Ceux pour qui le traitement est vu comme efficace sont d’autant plus favorables à la généralisation du cannabis médical, et ce de manière très tranchée, puisque ce traitement est devenu essentiel à leur quotidien.
Dans l’hypothèse d’un arrêt de l’expérimentation, si les patients ne pouvaient plus avoir accès au traitement de cannabis médical, certains envisageraient de consommer du cannabis de manière illégale.
Les retours d’expérience notent finalement que « le cannabis médical constitue pour certains patients un traitement dont ils ne peuvent plus se passer, pour lequel il n’existe pas d’alternative, avec une certaine inquiétude vis-à-vis de la suite de l’expérimentation ».
Pourquoi le ministère veut prolonger ?
•••
# Consigne de travail A:
Citez mot pour mot le passage de l'extrait sur le cannabis médical qui va de « Ceux pour qui » jusqu'à « à leur quotidien. ».
# Consigne de travail B:
Rédigez la suite de l'extrait sur le cannabis médical en reprenant après sa dernière phrase.

# Données:
•••
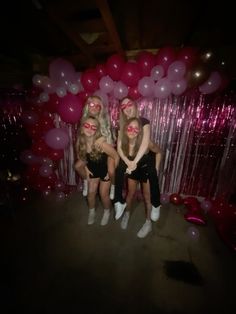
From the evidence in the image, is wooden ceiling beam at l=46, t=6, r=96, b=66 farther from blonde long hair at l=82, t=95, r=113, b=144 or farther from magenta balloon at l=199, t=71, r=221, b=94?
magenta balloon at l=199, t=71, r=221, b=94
•••
# Réponse rédigée A:
Ceux pour qui le traitement est vu comme efficace sont d’autant plus favorables à la généralisation du cannabis médical, et ce de manière très tranchée, puisque ce traitement est devenu essentiel à leur quotidien.

# Réponse rédigée B:
A partir de ces rapports faits en externe, le ministère de la Santé en tire un rapport final de 13 pages. Sautons tout de suite aux conclusions :
- Une expérimentation positive qui tend à confirmer la faisabilité du circuit de prescription et de délivrance du cannabis pour les patients (objectif principal de l’expérimentation)
- Des données manquantes que n’a pu fournir le Système National des Données de Santé (SNDS) « en raison d’un programme de travail extrêmement chargé sur de nombreuses autres priorités ministérielles »
- Un manque de participation des médecins généralistes
- Un nombre de patients enrôlé inférieur aux 3 000 imaginés (ndlr: qui n’était pas un objectif à atteindre)
- L’absence de travail sur la définition d’un statut pour les produits utilisés lors de l’expérimentation et sur leurs modalités de prise en charge en cas de généralisation (ndlr : discussion qui a commencé en 2018)
Si l’on voulait s’attacher à montrer la bonne foi du ministère de la Santé, on regarderait l’amendement que la majorité présidentielle présente pour prolonger l’amendement. Il y manque toutefois un engagement du gouvernement à vouloir légaliser le cannabis médical à grande échelle à l’issue de l’éventuel report.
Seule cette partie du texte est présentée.